To examine the role of IL-33/ST2 signaling in neuropathic pain in SNI mice, an ST2-neutralizing antibody was delivered intrathecally on the 7th day after SNI. The ST2 antibody (at doses of 30, 100, and 300 ng) dose-dependently increased the ipsilateral paw-withdrawal threshold in the von Frey tests and also decreased the duration of lifting/licking in the acetone tests. Moreover, the ST2 antibody at doses of 100 to 300 ng, particularly 300 ng, significantly attenuated the mechanical (two-way ANOVA, treatments: F3,44 = 4.975, P = 0.0076; treatment × time: F24,352 = 1.986, P = 0.012) and cold allodynia (two-way ANOVA, treatments: F3,44 = 5.093, P = 0.0082; treatment × time: F24, 352 = 2.142, P < 0.0001) (fig. 1, C and D) from 3 to 7 h, and these effects peaked at 5 h after administration. In addition, from the 3rd day to the 8th day after SNI, the ST2-neutralizing antibody (300 ng) was injected once daily for 6 days, and the mechanical and cold pain behavior of the mice was analyzed at 8 h after injection (fig. 1, E and F) when the immediate analgesic effect had diminished. The mechanical pain behavior was attenuated after 3 to 4 days of injection, and the paw-withdrawal threshold increased by approximately 50% compared with the IgG group (fig. 1E). This therapeutic analgesic effect was also observed for cold allodynia (fig. 1F). Furthermore, ST2 gene knockout (ST2−/−) mice were used to illustrate the role of IL-33/ST2 signaling on the development of neuropathic pain. SNI-induced mechanical allodynia in the ipsilateral hind paws was reduced in the ST2−/− mice compared with the WT mice (two-way ANOVA, treatments: F3,40 = 5.463, P = 0.018; treatment × time: F21,280 = 2.312, P = 0.0080) (fig. 1G). Interestingly, the cold allodynia of the ipsilateral hind paws was nearly completely reversed in the ST2−/− mice after SNI compared with the WT mice (two-way ANOVA, treatments: F3,40 = 5.627, P = 0.0054; treatment × time: F21,280 = 2.449, P < 0.0001) (fig. 1H). These results demonstrated that the ST2 receptor blockade and the genetic deletion of the ST2 gene both ameliorated the development and maintenance of mechanical and cold allodynia after SNI, and these findings are indicative of the important role of IL-33/ST2 signaling in neuropathic pain.

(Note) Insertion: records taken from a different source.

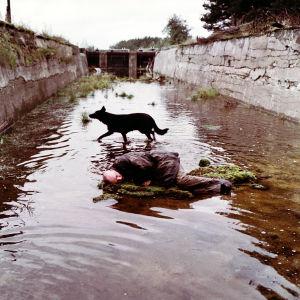 Mies makaa mättäällä veden keskellä, musta koira vartioi. Kuva elokuvasta Stalker.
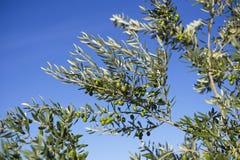 Оливки на оливковом дереве в осени. Изображение природы сезона Стоковые Фотографии RF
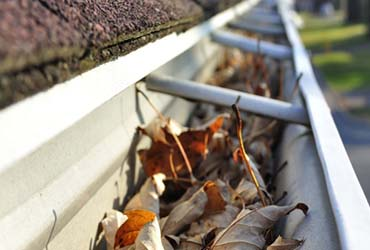 - Gutter Cleaning $125
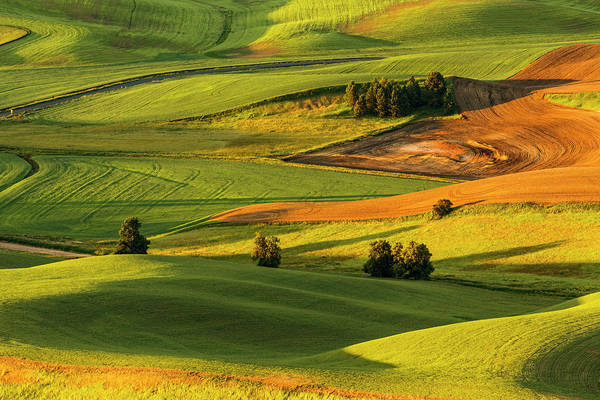 Wall Art - Photograph - Expansive View Of Rolling Hills by Adam Jones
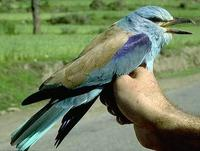 Image of: Coracias benghalensis (Indian roller)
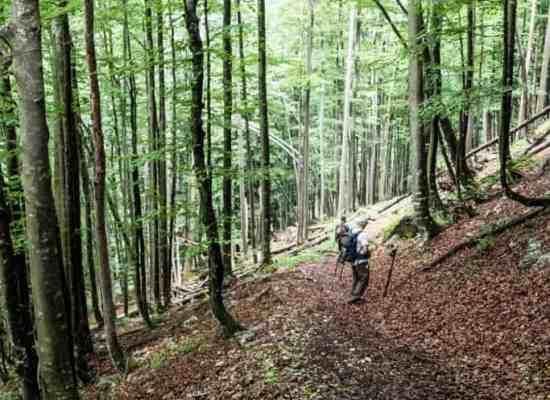Kalkalpen Wilderness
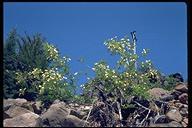Prunus virginiana var. demissa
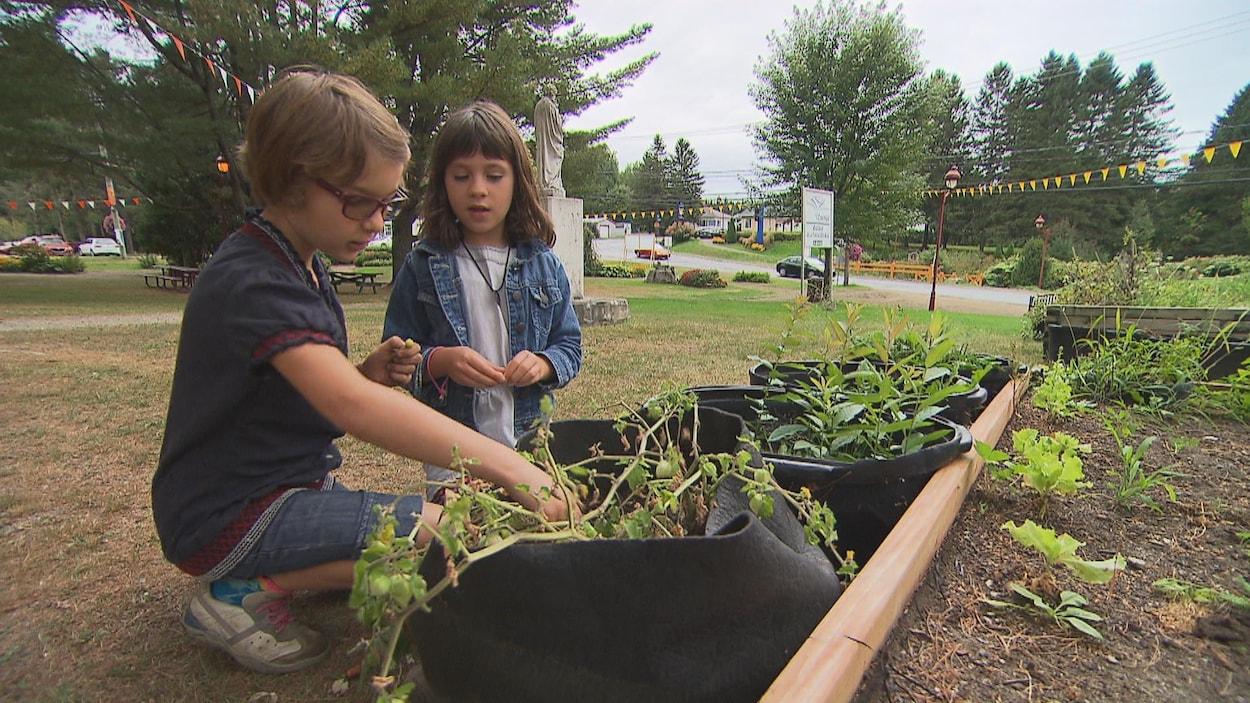 Des jardiniers en herbe de l'école alternative la Tortue-des-Bois de Saint-Mathieu-du-Parc s'occupent de leur potager.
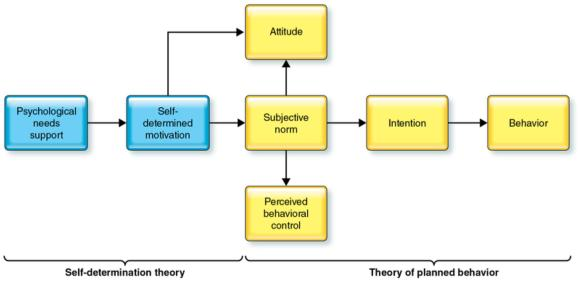 Figure 6.1 Model depicting integration of self-determination theory and the theory of planned behavior.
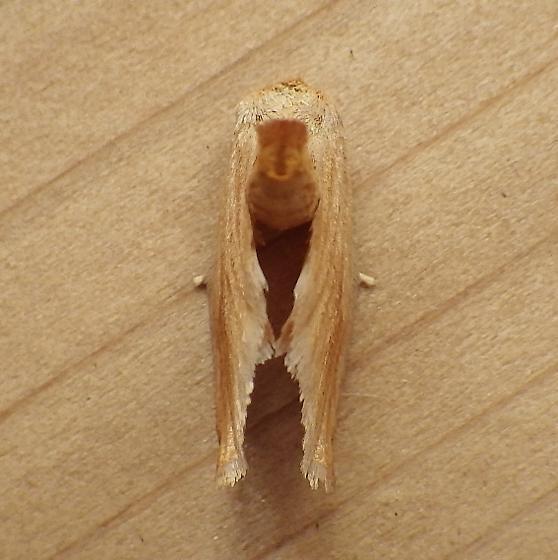 Limacodidae: Tortticidia testacea - Tortricidia testacea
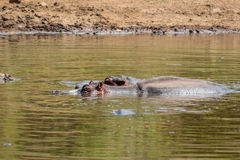 Hippopotamus amphibius Royalty Free Stock Images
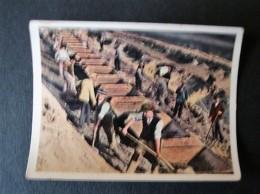 Der Staat Der Arbeit Und Des Friedens, Folge II, Bild  12, Beim Bau Einer Reichsautobahn - Kaufmanns- Und Zigarettenbilder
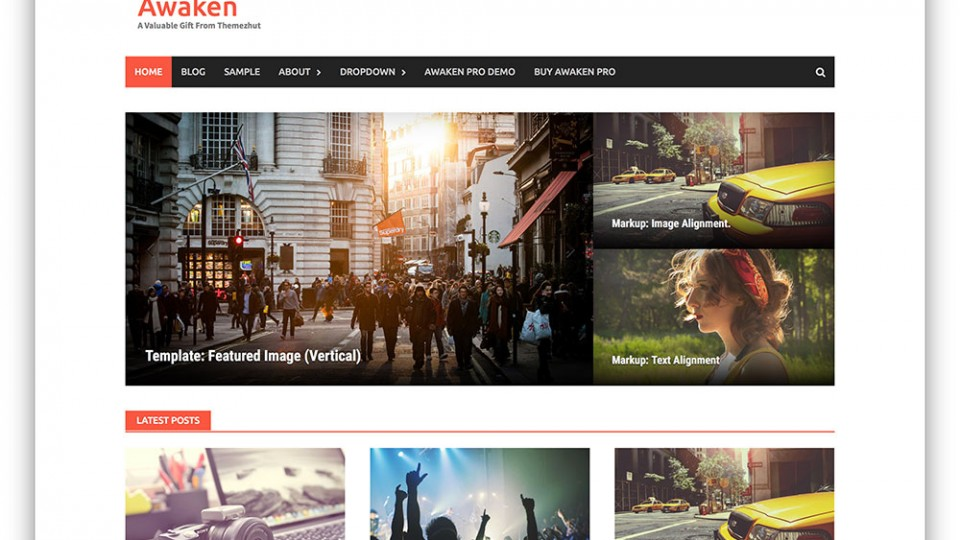 Awaken WordPress Themes Download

Furthermore, intrathecal administration of rIL-33 in naive mice decreased the paw-withdrawal threshold and increased the duration of lifting/licking in dose-dependent manners (at the doses of 10, 30, and 90 ng). Moreover, at doses of 30 to 90 ng (particularly the 90-ng dose), rIL-33 significantly decreased the paw-withdrawal thresholds (two-way ANOVA, treatments: F3,28 = 5.493, P = 0.0076; treatment × time: F24,224 = 2.046, P = 0.0062) and increased the durations of lifting/licking (two-way ANOVA, treatments: F3,28 = 5.823, P = 0.0079; treatment × time: F24,224 = 2.367, P = 0.00568) between 2 and 5 h, and these effects peaked at 3 h after administration (fig. 1, I and J). These findings demonstrate that intrathecal IL-33 itself is sufficient to induce mechanical and cold allodynia. To further illustrate that the effects of IL-33 were ST2 dependent, rIL-33 (90 ng) was intrathecally administered in the ST2−/− mice. We found that rIL-33 did not induce mechanical (two-way ANOVA, treatments: F3,28 = 2.023, P = 0.63; treatment × time: F24,224 = 1.212, P = 0.42) or cold allodynia (two-way ANOVA, treatments: F3,40 = 2.327, P = 0.37; treatment × time: F21,280 = 1.312, P = 0.45) in the ST2−/− mice (fig. 1, K and L). These data indicated that rIL-33 induced mechanical and cold allodynia in an ST2-dependent manner.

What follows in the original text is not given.